====== Excerpt provided ======
The Maltby family of Cambridge was a prominent and dispersed group in the late 19th and early 20th centuries, one member even becoming the Mayor of Cambridge. My grandfather, George Mason Maltby, was born into the Norfolk Street branch of the family in 1899. His father Samuel was a robe maker and family anecdotes suggest that he was involved in the making of the Coronation robes for Edward VII. There were six sons in the Norfolk Street Maltbys, but by 1901 only five were still living at number 41, including Frank born in 1896, and George, the youngest.
Frank, his parents and brother Sidney
The outbreak of the First World War in August 1914 affected the Maltbys like all other families across the land. Frank was working at the Central Meat company in Burleigh Street when he, like so many of his generation, enlisted in November 1914. He joined the 2/1 Battalion Cambridgeshire Regiment which was a training unit and over a period of twenty two months he found himself moved around the country into different divisions and training camps, ending up in Catterick in July 1916. He was posted to France on 30th August 1916 in the 5th Battalion Yorkshire regiment as Private 5211.
Frank’s cousin, Samuel Richard David Maltby, was also transferred to the same unit on 30th August 1916 as Private 5212, A Company No 2 Platoon. Fortunately Samuel’s army service record is intact and available on-line. It shows that he enlisted in the Territorials on 1st January1914.
Samuel was born in 1894 and lived in Barton Road, Cambridge employed by the local brick company as a labourer. Having joined the territorials he was embodied - called up - on 5th August 1914 as Private 1694, 1st Battalion, Cambridgeshire Regiment but did not volunteer for immediate overseas duty so was transferred to the 2/1 battalion. Like his cousin Frank, Samuel spent two years in a variety of training establishments before being posted on 30th August 1916 to the Yorkshire Regiment, The Green Howards.
======
Assigned task A =>
Answer these from the Maltby family excerpt:
(i) What was the occupation of George Mason Maltby's father?
(ii) Where was Frank working when he enlisted in November 1914?
(iii) What private number was Frank's cousin Samuel Richard David Maltby given on his transfer on 30th August 1916?
Assigned task B => Write out the part of the Maltby family excerpt that opens with the words containing "The Maltby family" and closes with "George, the youngest.".
The listing after this is separate material with no connection to the Maltby family excerpt.
====== Dataset excerpts ======
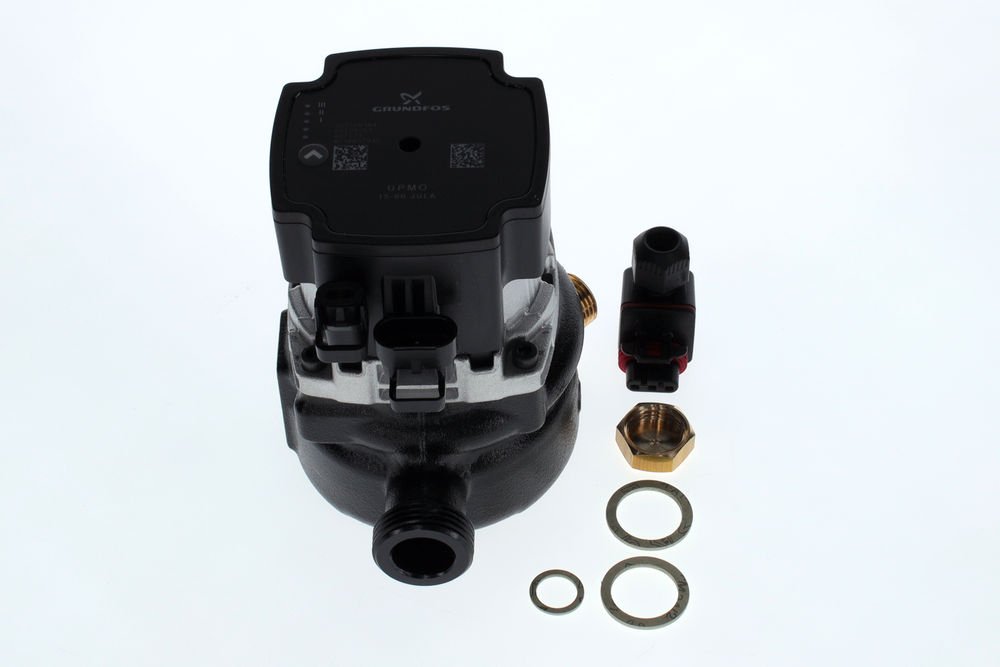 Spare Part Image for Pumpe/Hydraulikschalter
======
====== Dataset excerpts ======
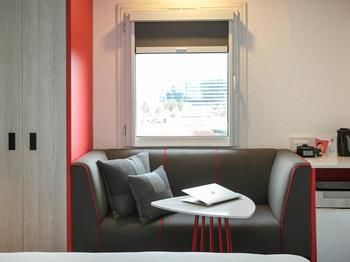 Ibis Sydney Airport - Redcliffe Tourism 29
======
Expected answer A =>
(i) He was a robe maker.
(ii) At the Central Meat company in Burleigh Street.
(iii) Private 5212.

Expected answer B =>
The Maltby family of Cambridge was a prominent and dispersed group in the late 19th and early 20th centuries, one member even becoming the Mayor of Cambridge. My grandfather, George Mason Maltby, was born into the Norfolk Street branch of the family in 1899. His father Samuel was a robe maker and family anecdotes suggest that he was involved in the making of the Coronation robes for Edward VII. There were six sons in the Norfolk Street Maltbys, but by 1901 only five were still living at number 41, including Frank born in 1896, and George, the youngest.